What to produce: Your copy should hold the lines below from the first through the one that contains "Lobo gris o", each retyped exactly, and no pictures.

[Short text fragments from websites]
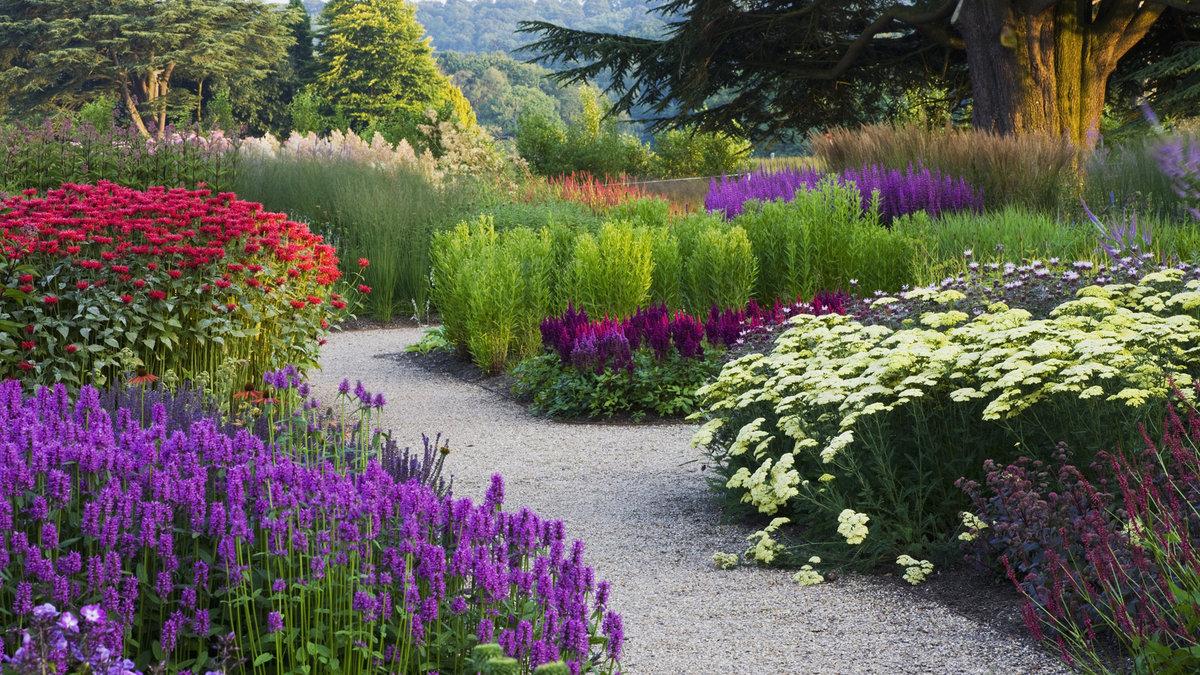 Цветы цветущие в саду все лето фото и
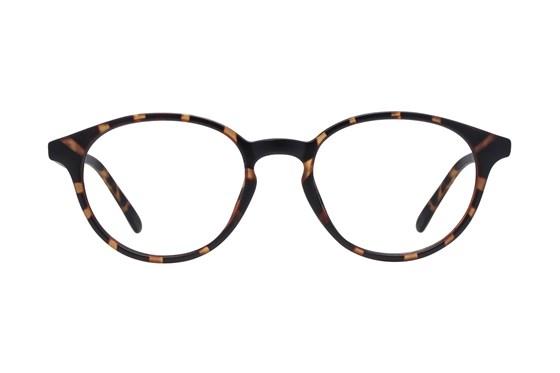 Lunettos Vesper Tortoise Eyeglasses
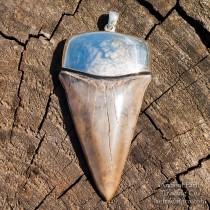 Large Tan Fossil Mako Shark (Isurus hastalis) Silver Pendant from South Carolina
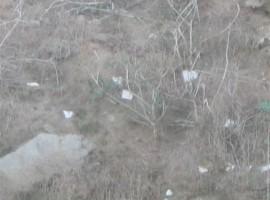 Atomic Tombstones – December 11, 2008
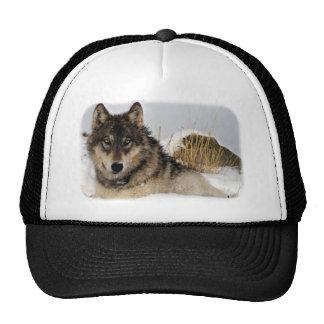Lobo gris o lobo de madera que pone en la nieve gorros bordados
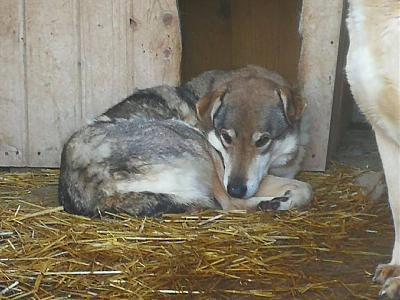 YELLOW - CROISE CHIEN LOUP - 8 ANS - SOS !!! - REFUGE ALINA-26167294_1176519739145403_6816467729309599388_n.jpg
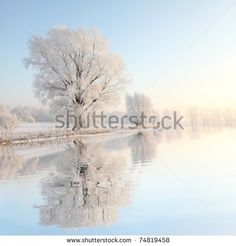 Arvores E Caminhos Fotos, imagens e fotografias Stock | Shutterstock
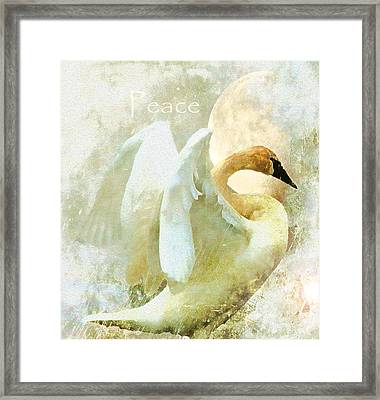 Peace Framed Print by Kathy Bassett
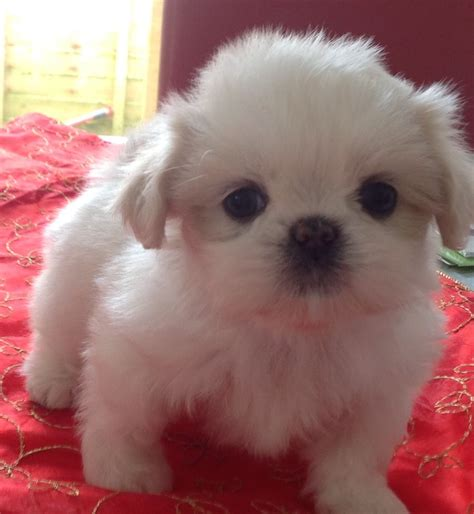 and white shih tzu puppies fantastic white shih tzu puppies sandown isle of wight pets4homes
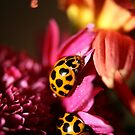 Ladybird Bliss by Steve Chapple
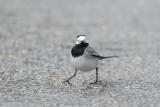 Drôles d'Oiseaux - Birds of a feather...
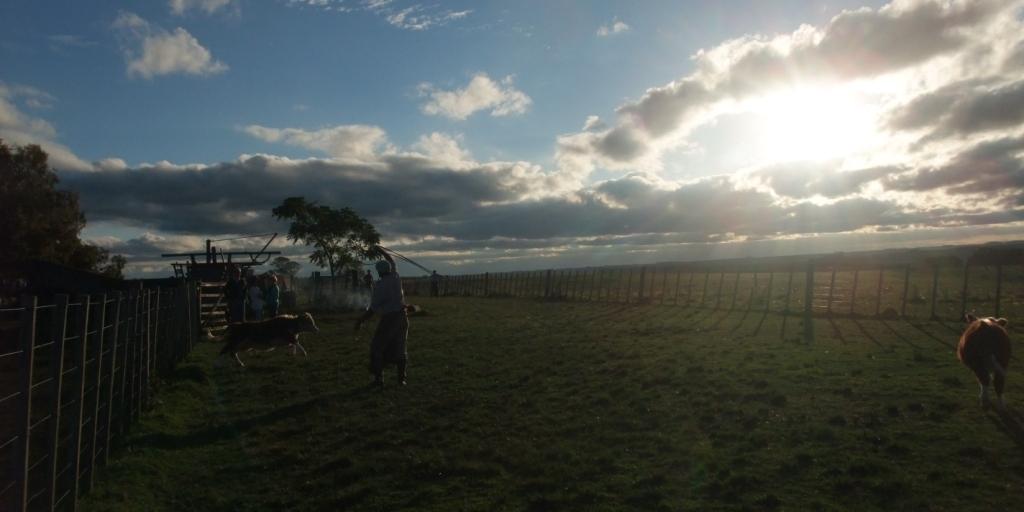 ranch workers branding cattle uruguay
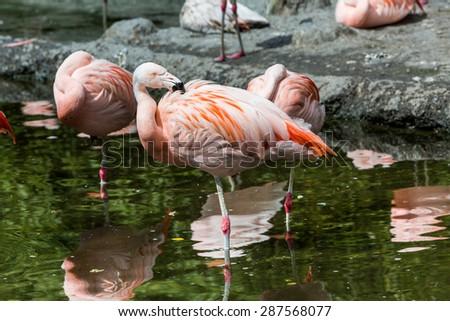 Flamingos in Zoo Zurich, Switzerland - stock photo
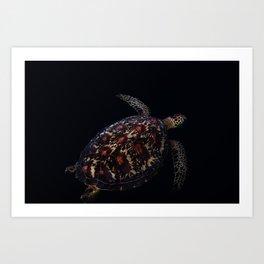 turtle shell Art Print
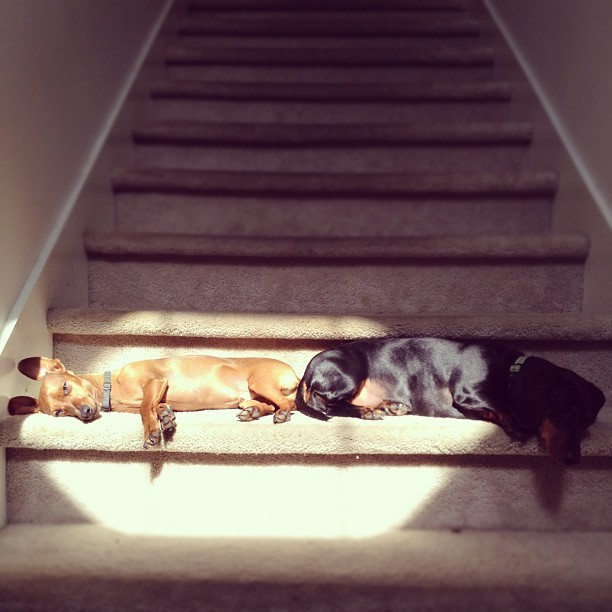 napping in the sun (Taken with Instagram)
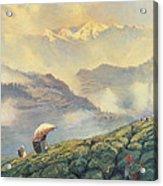 Tea Picking - Darjeeling - India Acrylic Print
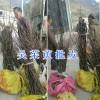 丽江吴茱萸苗繁育基地:买茱萸苗提供种植技术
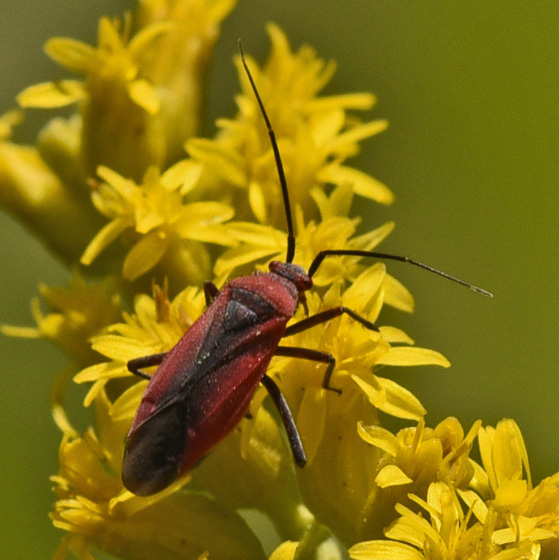 Bug 447A 8746 - Lopidea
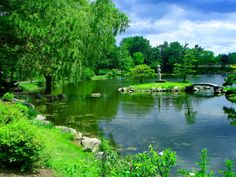 Japanese Garden Grass Serenity Lake Tranquility Forest Pond Park Calm Quiet Sky Bridge Water Nice Nature Reflection Greenery Beautiful Lovely Pretty Green Shore 1080p Wallpaper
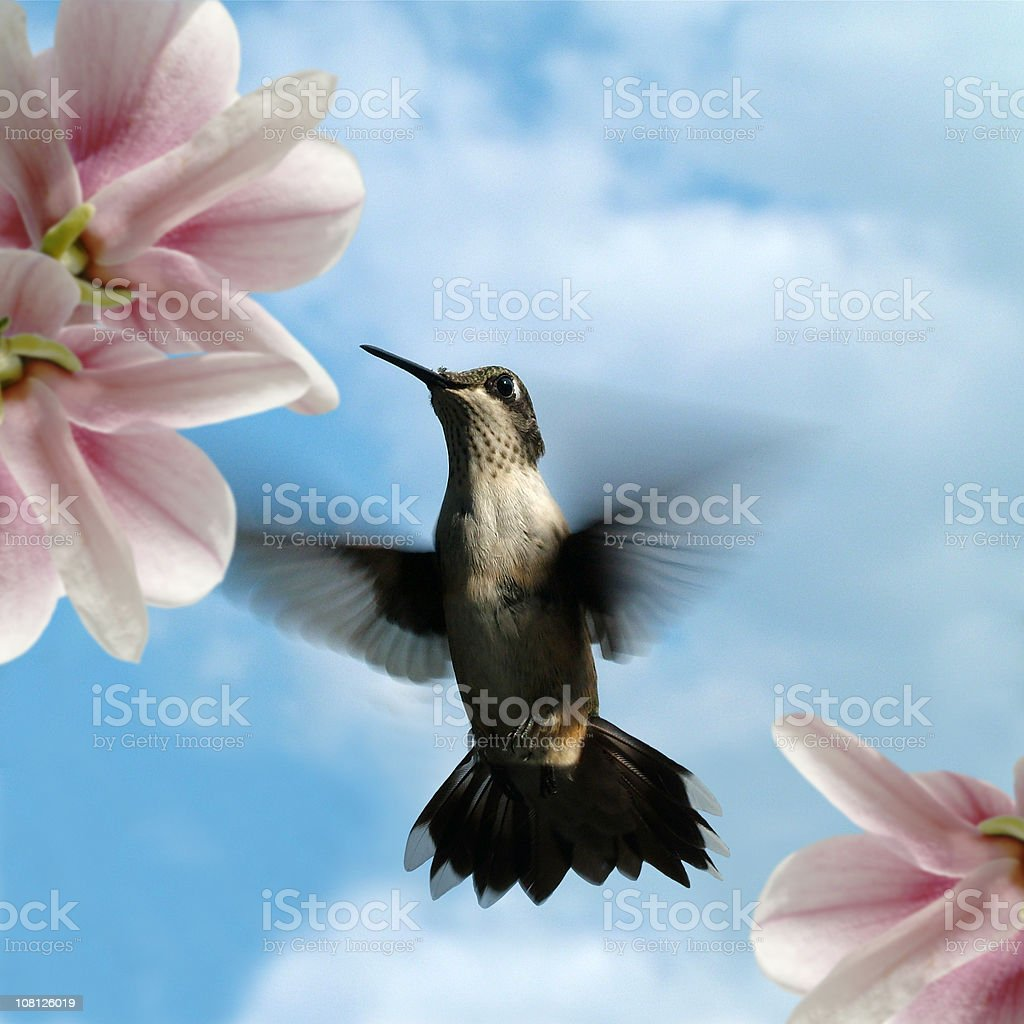 Hummingbird in Flight with  Flowers and Blue Sky Background stock photo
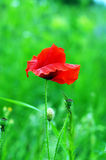 Poppie Royalty Free Stock Photos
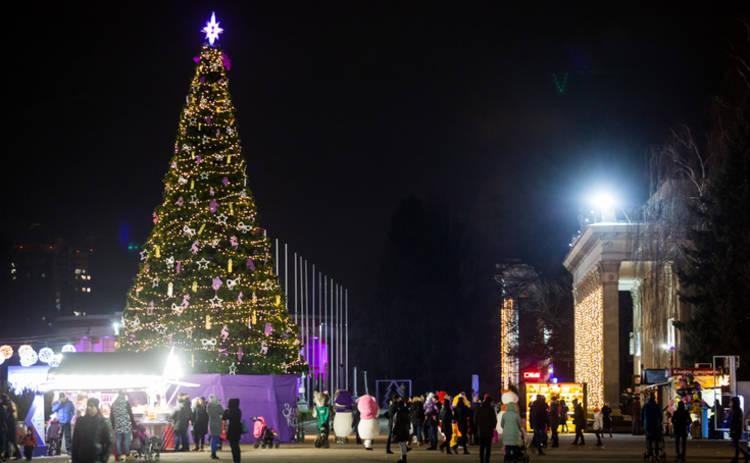 Киевский ВДНХ стал самым популярным парком сезона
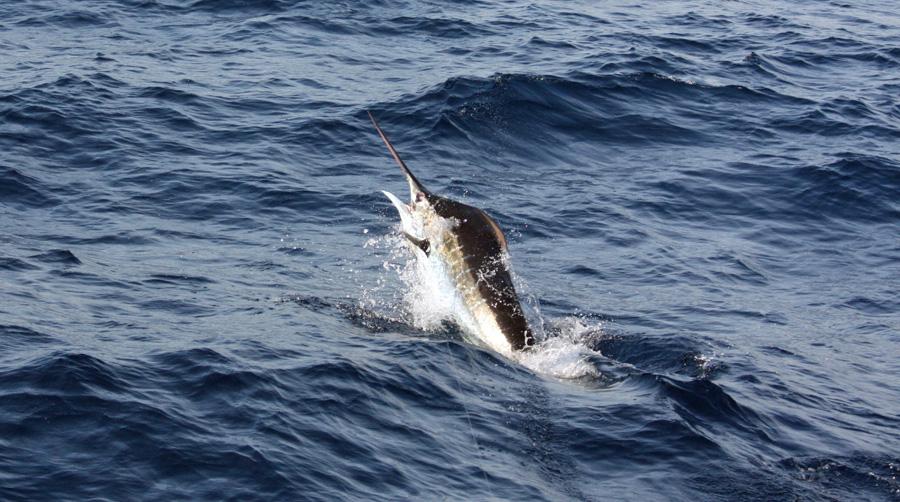 Blue sunday in virginia beach fishing report august 31 for Va beach fishing report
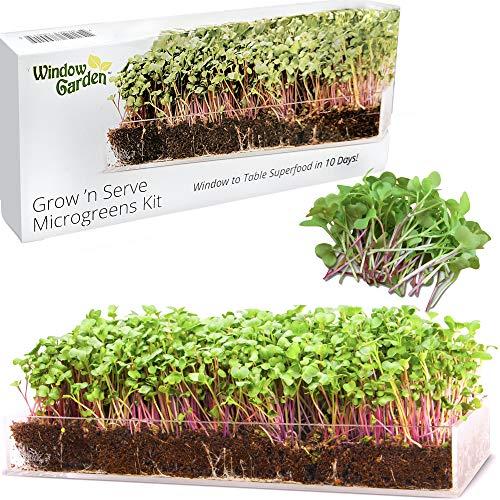 Window Garden – Microgreens Kit, Seeds to Fresh Greens. Complete...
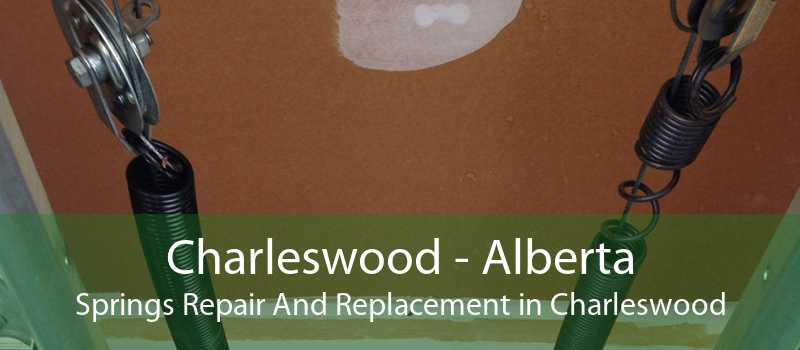 Charleswood - Alberta Springs Repair And Replacement in Charleswood
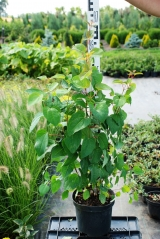 Cercidiphyllum japonicum 60-70см
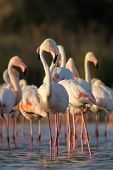 Постер, плакат: Greater flamingo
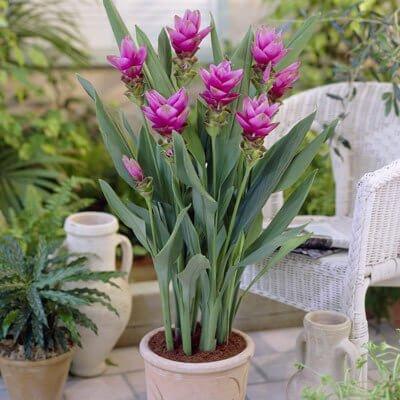 Curcuma alismatifolia - House Plants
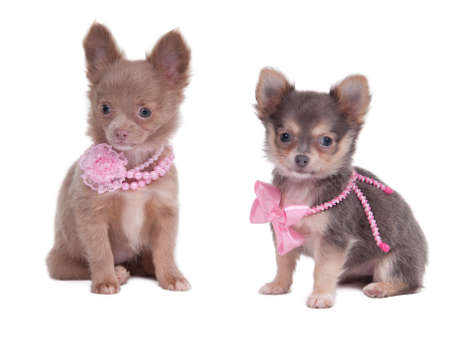 Two female Chihuahua puppies wearing pink beads isolated on white background photo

Exercise response:
 Цветы цветущие в саду все лето фото и
 Lunettos Vesper Tortoise Eyeglasses
 Large Tan Fossil Mako Shark (Isurus hastalis) Silver Pendant from South Carolina
 Atomic Tombstones – December 11, 2008
Lobo gris o lobo de madera que pone en la nieve gorros bordados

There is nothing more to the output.